- The Balladeer: That's Bo and Luke Duke. And from the way they're duded up, they got something cooking. And you know it ain't girls, 'cause it's still daylight.
- Luke Duke: Hey, beats going back empty-handed, don't it?
- Bo Duke: Yeah, and you can even stay with us. That way you can watch our every move.
- Uncle Jesse: And you can sleep with Daisy.
- Roxanne Huntley: [eyes narrowed] Your dog?
- Uncle Jesse: Oh, no.
- Bo Duke: Nah, Daisy's our cousin. She's a girl too.
- Roxanne Huntley: Look, all I know is, you're making moonshine and I've got orders to nail you. I'm gonna bird-dog you till I do.
- Luke Duke: With no liquor, you've got no case.
- Bo Duke: [when the revenue lady comes to, the Dukes are told they're under arrest] Well, what's the charge?
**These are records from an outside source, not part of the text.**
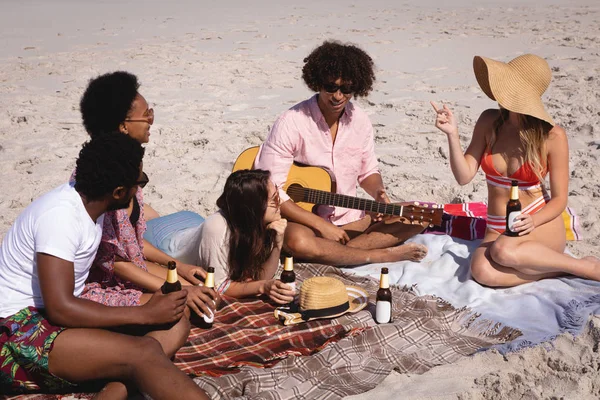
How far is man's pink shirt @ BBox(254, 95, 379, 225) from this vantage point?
573 centimetres

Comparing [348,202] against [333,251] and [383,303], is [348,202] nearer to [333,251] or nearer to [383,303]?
[333,251]

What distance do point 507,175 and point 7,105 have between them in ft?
21.5

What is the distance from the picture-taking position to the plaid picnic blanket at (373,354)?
13.0ft

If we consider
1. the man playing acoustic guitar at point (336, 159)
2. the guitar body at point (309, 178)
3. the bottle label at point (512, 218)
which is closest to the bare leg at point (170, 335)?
the man playing acoustic guitar at point (336, 159)

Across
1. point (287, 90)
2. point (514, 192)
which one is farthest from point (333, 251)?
point (287, 90)

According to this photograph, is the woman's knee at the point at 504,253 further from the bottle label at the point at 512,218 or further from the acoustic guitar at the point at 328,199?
the acoustic guitar at the point at 328,199

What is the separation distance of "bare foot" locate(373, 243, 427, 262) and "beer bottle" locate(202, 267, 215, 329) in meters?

- Roxanne Huntley: Making illegal whiskey.
- Cooter: Oh? Where's the evidence?
- Uncle Jesse: [as Roxanne looks around in vain] Your evidence is... gone with the wind, ma'am.
- Bo Duke: Now that's catchy.
- Roxanne Huntley: Now, listen, you swore to me you'd quit moonshining.
- Bo Duke: We ain't making moonshine. We're making fuel.
- Roxanne Huntley: Fuel?
- Bo Duke: Yeah, well, fuel to help stop air pollution.
- Roxanne Huntley: [smiles] I was warned you Dukes would have some pretty weird excuses.
- Luke Duke: No, no, no, there's a poster in the courthouse. A contest for a non-pollutant fuel substitute. So we're enterin' some of Jesse's finest.
- Roxanne Huntley: Does it work?
- Cooter: It knocked you on your fanny, didn't it?